Loughborough University as the place where the relationship between cities of our planet should be measured????


OBVIOUSLY, someone took it UPON HIM?HERSELF......



and the result is this (well-intentioned) piece of nothingness.


Can't expect much more from socialized academia I suppose.


----------



## pottebaum (Sep 11, 2004)

Woah there, globill, simmer down!


----------



## globill (Dec 4, 2005)

the truth gets me riled........


just keeping up the family tradition....


----------



## Nouvellecosse (Jun 4, 2005)

I'm just curious globill, did you view the previous GaWC ranking with this much contempt, or is it only now that a few American cities (including Chicago) have been placed lower down on it?


----------



## pottebaum (Sep 11, 2004)

^The reason I gave this one so much attention was that I thought it was an update on their other study (Alpha, beta, gamma), instead of being only an update on global connectivity.
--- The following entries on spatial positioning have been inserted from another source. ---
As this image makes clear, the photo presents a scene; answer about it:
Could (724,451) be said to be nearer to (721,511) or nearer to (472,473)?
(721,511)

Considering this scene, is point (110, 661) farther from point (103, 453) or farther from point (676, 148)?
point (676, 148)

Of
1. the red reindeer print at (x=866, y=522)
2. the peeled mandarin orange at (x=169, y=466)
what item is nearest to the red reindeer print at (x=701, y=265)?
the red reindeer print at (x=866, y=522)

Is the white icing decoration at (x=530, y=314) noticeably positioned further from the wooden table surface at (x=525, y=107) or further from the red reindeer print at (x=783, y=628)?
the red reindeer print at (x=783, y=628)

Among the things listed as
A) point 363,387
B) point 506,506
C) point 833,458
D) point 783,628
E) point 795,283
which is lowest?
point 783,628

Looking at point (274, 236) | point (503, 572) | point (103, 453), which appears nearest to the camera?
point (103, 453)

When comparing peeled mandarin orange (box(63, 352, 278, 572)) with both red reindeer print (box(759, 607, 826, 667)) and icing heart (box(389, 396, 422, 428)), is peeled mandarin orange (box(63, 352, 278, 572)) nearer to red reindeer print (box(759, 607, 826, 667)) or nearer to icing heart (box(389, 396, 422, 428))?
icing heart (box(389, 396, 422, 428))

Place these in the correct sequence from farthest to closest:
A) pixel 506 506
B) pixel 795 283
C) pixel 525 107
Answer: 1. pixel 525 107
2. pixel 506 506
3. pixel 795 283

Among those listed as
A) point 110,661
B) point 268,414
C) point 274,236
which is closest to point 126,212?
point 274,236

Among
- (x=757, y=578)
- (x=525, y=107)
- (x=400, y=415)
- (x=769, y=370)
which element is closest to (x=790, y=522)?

I've always wondered why Washington DC never ranked highly in interconnectivity studies, though.


----------



## KGB (Sep 12, 2002)

"I've always wondered why Washington DC never ranked highly in interconnectivity studies, though."


And DC is the one city that really needs to be better in touch with the rest of the world.






KGB


----------



## nick_taylor (Mar 7, 2003)

globill said:


> the truth gets me riled........
> 
> 
> just keeping up the family tradition....
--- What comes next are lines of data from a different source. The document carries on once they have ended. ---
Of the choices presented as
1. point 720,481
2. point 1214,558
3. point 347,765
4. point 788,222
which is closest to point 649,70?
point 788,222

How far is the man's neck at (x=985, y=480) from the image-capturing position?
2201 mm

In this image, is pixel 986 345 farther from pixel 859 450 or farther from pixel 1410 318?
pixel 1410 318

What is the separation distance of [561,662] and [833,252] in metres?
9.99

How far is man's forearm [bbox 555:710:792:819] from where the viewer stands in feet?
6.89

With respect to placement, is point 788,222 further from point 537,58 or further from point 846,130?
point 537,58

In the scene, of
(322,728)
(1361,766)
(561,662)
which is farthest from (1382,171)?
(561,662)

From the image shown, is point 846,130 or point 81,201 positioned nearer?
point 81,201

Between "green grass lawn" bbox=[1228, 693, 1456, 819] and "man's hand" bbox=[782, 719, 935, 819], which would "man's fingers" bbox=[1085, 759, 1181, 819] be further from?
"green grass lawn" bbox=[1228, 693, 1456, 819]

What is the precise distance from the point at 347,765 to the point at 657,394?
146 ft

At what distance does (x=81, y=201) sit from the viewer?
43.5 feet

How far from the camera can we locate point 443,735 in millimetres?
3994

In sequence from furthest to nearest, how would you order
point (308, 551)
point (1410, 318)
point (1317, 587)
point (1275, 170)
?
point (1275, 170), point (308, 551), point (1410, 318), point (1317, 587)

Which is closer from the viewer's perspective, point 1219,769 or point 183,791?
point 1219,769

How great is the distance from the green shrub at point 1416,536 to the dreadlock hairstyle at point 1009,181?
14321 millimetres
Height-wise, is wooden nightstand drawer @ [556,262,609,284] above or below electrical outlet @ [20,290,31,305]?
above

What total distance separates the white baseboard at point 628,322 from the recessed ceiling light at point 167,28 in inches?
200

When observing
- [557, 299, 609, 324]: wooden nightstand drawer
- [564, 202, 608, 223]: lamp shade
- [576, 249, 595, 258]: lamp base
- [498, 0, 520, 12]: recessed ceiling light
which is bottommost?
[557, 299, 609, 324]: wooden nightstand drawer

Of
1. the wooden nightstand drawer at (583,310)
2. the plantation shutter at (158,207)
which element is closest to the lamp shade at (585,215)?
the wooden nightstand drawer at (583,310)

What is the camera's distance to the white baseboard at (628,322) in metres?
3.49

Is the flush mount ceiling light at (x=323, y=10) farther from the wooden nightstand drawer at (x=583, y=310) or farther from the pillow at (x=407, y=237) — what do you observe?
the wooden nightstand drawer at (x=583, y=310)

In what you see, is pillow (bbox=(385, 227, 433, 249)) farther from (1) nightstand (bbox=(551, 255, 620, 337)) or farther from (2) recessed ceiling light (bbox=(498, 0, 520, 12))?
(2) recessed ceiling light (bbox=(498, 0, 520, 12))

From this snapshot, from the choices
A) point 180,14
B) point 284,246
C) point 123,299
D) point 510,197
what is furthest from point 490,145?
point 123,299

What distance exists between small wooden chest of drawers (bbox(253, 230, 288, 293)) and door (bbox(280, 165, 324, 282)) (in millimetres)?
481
What truth? You've misinterpreted the entire article and slandered an entire research body that you believe to be a group of nobodies simply because of its location. If this group had been in Chicago or New York, I suspect then you wouldn't have been so critical. The reality is, is that these people are experts and leaders in their field: you are not.


----------



## SHiRO (Feb 7, 2003)

Isn't Saskia Sassen of the University of Chicago part of the GAWC group too?


----------



## globill (Dec 4, 2005)

Nouvellecosse said:


> I'm just curious globill, did you view the previous GaWC ranking with this much contempt, or is it only now that a few American cities (including Chicago) have been placed lower down on it?


I could care less about where any city ranks on this ridiculous exercise in trying to project an elite measurement of the world.

It pretends to be an objective measurement, but its inputs are totally subjective. 

How can one quantify the role CNN plays in Atlanta's "connectivity" with the world?

Or Rome with its billion person religion?

I have no problem with the study, but I do have a problem with its trying to make it the standard definition of what a world city/global city means.

And the reason American cities tend to rank lower in these measurements has a great deal to do with the mobility and productivity of the American economy. Legal,advertising, and accounting services can be serviced from very far away. In Europe, language barriers mitigate against that. You are not going to make a Hungarian TV ad, or audit Hungarian accounts, or try a Hungarian legal case in Spain.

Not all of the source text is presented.